The widely quoted account of cosmonaut Yuri Gagarin saying that he “saw no gods or angels” while orbiting Earth, though often reported as fact, is not. (Not that it would really matter.) Gagarin’s colleague, Colonel Valentin Petrov, reported in 2006 that the Communist Party had fabricated the story, as part of its exploitation of early Soviet space successes, to advance Communist narratives (p. 197).

Artificial intelligence (AI)—an extension of the demotion of man

To what extent can computers duplicate human intelligence? There is an ‘arms race’ of sorts going on. Not only is AI advancing and even ‘rewriting all the rule books’, but so is our understanding of human intelligence itself! Keas comments:

“Singularity skeptics Alessio Plebe and Pietro Perconti make a related point about aspects of human intelligence that appear to be beyond AI emulation. In recent decades, cognitive scientists have discovered that human intelligence is much more multifaceted than previously thought. They have identified many kinds of intelligence and emotional to musical, from spatial to social’. So ‘the number of aspects one has to take into account’ multiplies with each new advance in cognitive science. Consequently, research in AI ‘heads more towards a slowdown rather than towards a singularity effect’” (p. 119).

Extraterrestrial Life (ET)—a further extension of the demotion of man

Much is said about life being found elsewhere in the universe, and skeptics almost wish for it to be true in order to finally discredit religion, and especially the teachings of Christianity on Jesus Christ dying on the Cross to save man (John 3:16).

The potential existence of extraterrestrial life, far from being the death knell of Christianity, has long been contemplated by Christian thinkers. Nicholas of Cusa not only allowed for extraterrestrial life, but for intelligent extraterrestrial life. Far from being condemned as a heretic, Cusa was made into a cardinal (p. 65). Basil conceived of God’s ability to make many ‘heavens’ or ‘worlds’, although he personally did not support this view (p. 213). Kepler believed in ET (pp. 168, 169), and rejected the notion that it diminished biblical human significance (p. 94).

Ironically, even the discovery of highly intelligent extraterrestrial life would not discredit Christianity. At least Keas does not think so. He sagely notes:

“The idea is that God can take apparently insignificant persons (humanity, Israel, or the Christ child) and do great things through them that will silence his foes. Even if humanity on a cosmic scale is no more than an infant, overshadowed by perhaps older and wiser alien civilizations, this does not preclude human significance in a Biblical sense.”

Using the information:
1. Answer these questions from the text on Gagarin, artificial intelligence, and extraterrestrial life:
(a) Who reported in 2006 that the Communist Party had fabricated the Gagarin story?
(b) What rank was Nicholas of Cusa given in the church?
(c) What notion about extraterrestrial life did Kepler reject?
2. Extend the text on Gagarin, artificial intelligence, and extraterrestrial life, picking up right after its final sentence.

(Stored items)

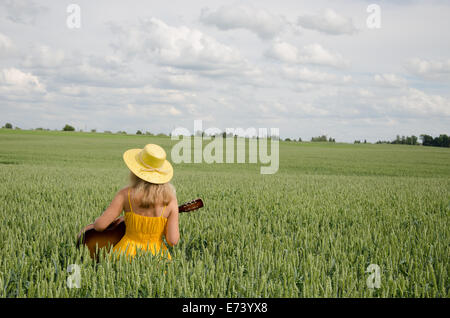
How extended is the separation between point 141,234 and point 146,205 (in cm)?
39

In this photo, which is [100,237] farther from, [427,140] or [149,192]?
[427,140]

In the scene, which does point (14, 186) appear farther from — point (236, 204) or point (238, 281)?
point (238, 281)

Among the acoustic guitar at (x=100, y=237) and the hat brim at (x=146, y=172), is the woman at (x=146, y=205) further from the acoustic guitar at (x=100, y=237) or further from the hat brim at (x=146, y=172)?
the acoustic guitar at (x=100, y=237)

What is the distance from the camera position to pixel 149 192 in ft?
12.4

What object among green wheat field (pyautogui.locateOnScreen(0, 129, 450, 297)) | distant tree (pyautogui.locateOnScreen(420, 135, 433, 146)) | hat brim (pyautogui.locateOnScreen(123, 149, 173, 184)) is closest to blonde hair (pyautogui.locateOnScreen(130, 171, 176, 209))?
hat brim (pyautogui.locateOnScreen(123, 149, 173, 184))

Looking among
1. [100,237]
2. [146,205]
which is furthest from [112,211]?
[100,237]

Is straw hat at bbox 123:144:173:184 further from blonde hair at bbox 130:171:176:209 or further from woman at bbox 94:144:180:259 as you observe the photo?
blonde hair at bbox 130:171:176:209

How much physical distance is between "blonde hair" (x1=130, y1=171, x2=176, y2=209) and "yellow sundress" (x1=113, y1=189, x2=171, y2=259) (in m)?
0.15

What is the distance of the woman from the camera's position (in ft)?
12.2

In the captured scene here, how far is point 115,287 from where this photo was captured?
10.7ft

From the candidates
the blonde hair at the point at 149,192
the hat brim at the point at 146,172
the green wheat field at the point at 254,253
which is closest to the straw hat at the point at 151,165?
the hat brim at the point at 146,172
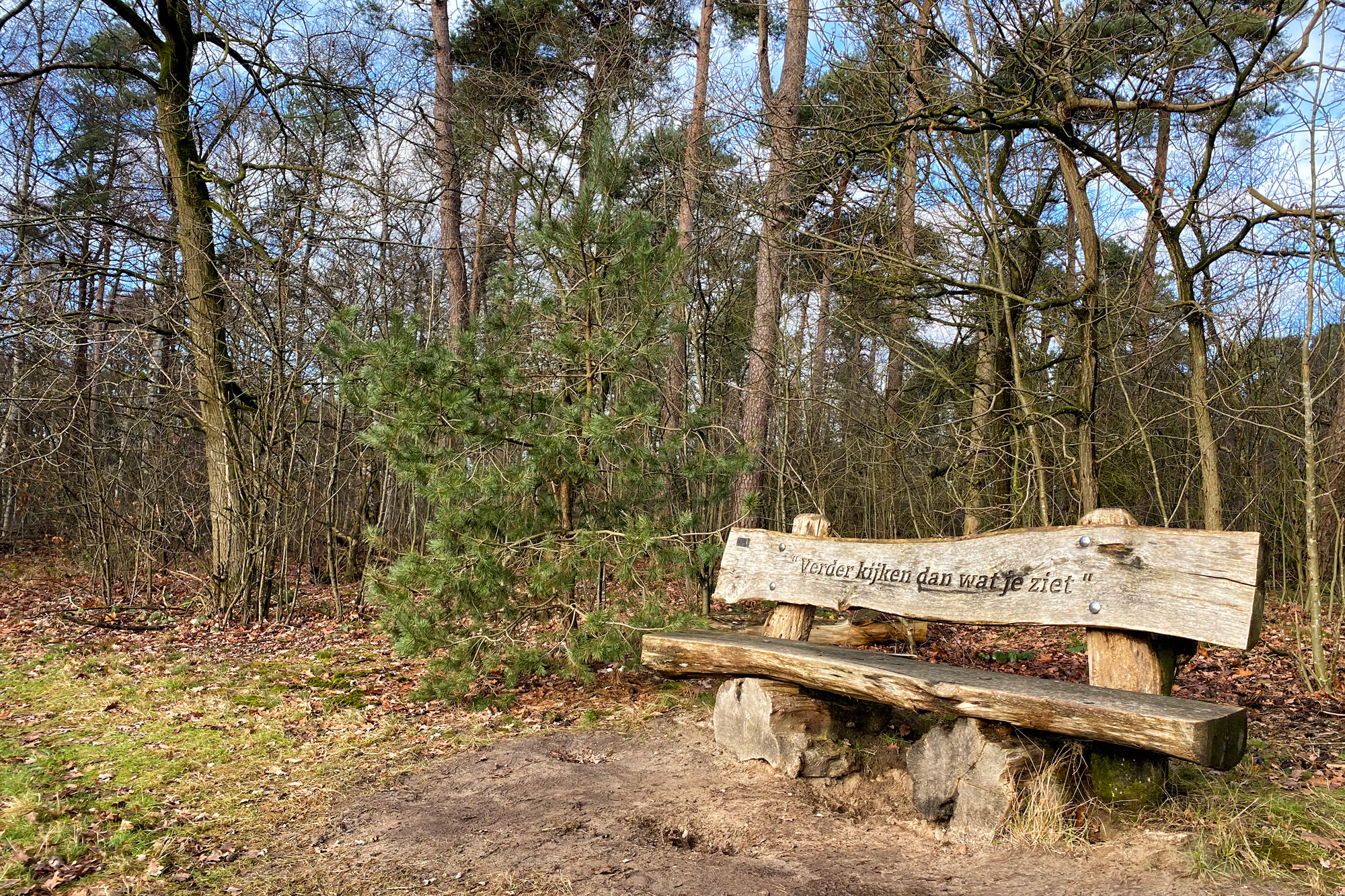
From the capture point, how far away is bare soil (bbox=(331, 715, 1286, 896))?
9.94ft

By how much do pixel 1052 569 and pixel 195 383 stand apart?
8.07m

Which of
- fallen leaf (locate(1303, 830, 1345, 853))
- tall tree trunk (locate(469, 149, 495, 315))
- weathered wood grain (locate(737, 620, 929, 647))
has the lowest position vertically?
fallen leaf (locate(1303, 830, 1345, 853))

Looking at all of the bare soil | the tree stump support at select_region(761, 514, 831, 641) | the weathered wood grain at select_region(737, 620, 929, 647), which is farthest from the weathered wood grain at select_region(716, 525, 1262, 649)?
the weathered wood grain at select_region(737, 620, 929, 647)

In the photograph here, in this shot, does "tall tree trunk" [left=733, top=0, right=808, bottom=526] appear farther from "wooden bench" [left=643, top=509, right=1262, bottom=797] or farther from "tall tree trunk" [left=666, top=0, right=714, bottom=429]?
"wooden bench" [left=643, top=509, right=1262, bottom=797]

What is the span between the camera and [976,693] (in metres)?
3.31

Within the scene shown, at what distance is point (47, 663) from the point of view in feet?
20.7

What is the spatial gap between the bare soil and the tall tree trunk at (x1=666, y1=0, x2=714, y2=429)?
129 inches

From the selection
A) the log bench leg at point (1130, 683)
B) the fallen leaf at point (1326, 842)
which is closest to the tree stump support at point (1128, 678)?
the log bench leg at point (1130, 683)

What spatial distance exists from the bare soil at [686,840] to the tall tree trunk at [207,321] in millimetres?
4494

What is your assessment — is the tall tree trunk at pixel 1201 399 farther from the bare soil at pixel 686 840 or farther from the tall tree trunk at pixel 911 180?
the bare soil at pixel 686 840

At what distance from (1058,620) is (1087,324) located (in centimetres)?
297

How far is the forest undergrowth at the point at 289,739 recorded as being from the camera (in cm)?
317

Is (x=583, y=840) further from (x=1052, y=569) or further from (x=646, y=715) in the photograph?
(x=1052, y=569)

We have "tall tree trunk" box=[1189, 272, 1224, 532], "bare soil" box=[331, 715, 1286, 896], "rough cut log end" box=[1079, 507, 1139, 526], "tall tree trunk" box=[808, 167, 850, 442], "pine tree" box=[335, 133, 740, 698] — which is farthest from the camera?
"tall tree trunk" box=[808, 167, 850, 442]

Replies:
1.
(a) Colonel Valentin Petrov
(b) Cardinal
(c) The notion that it diminished biblical human significance

2.
Having said all this, one must keep in mind the fact that the challenges to the existence of extraterrestrial life are formidable. Only parts of galaxies (the GHZ—or ‘galactic habitable zone’) are potentially suitable for life. In addition to location within the GHZ, there are very special conditions for the presumed emergence of life, even within an evolutionary context, as summarized by Keas:

“‘Just right’ factors include the right location within a galaxy, right kind of host sun, right distance from host sun, right orbital relations to Jupiter-like planets, right kind of protection from being hit in a life-destructive way by space objects (e.g. asteroids and comets), right kind of protection from harmful radiation, right kind of reception of life-friendly radiation, and the right amounts of liquid water” (p. 113).

Conclusion

The author summarizes his book (p. 185). We have the ‘Dark Ages’ myth of the medieval Catholic Church suppressing science, which is strongly promoted by Carl Sagan’s Cosmos series. Then people before Columbus are made out to believe that Earth was flat, all thanks to church-sponsored ignorance. Giordano Bruno is transformed into a martyr for science, and the Galileo affair is distorted. Finally, there is the oft-repeated Copernican demotion of man.

Author Keas has demolished all these myths. Moreover, following his extensive survey of old and new textbooks, he concludes: “None of the textbooks published before 1789 contained any of these myths” (p. 185). In contrast: “About 79 percent of currently used college astronomy textbooks contain at least one of these myths” (p. 186).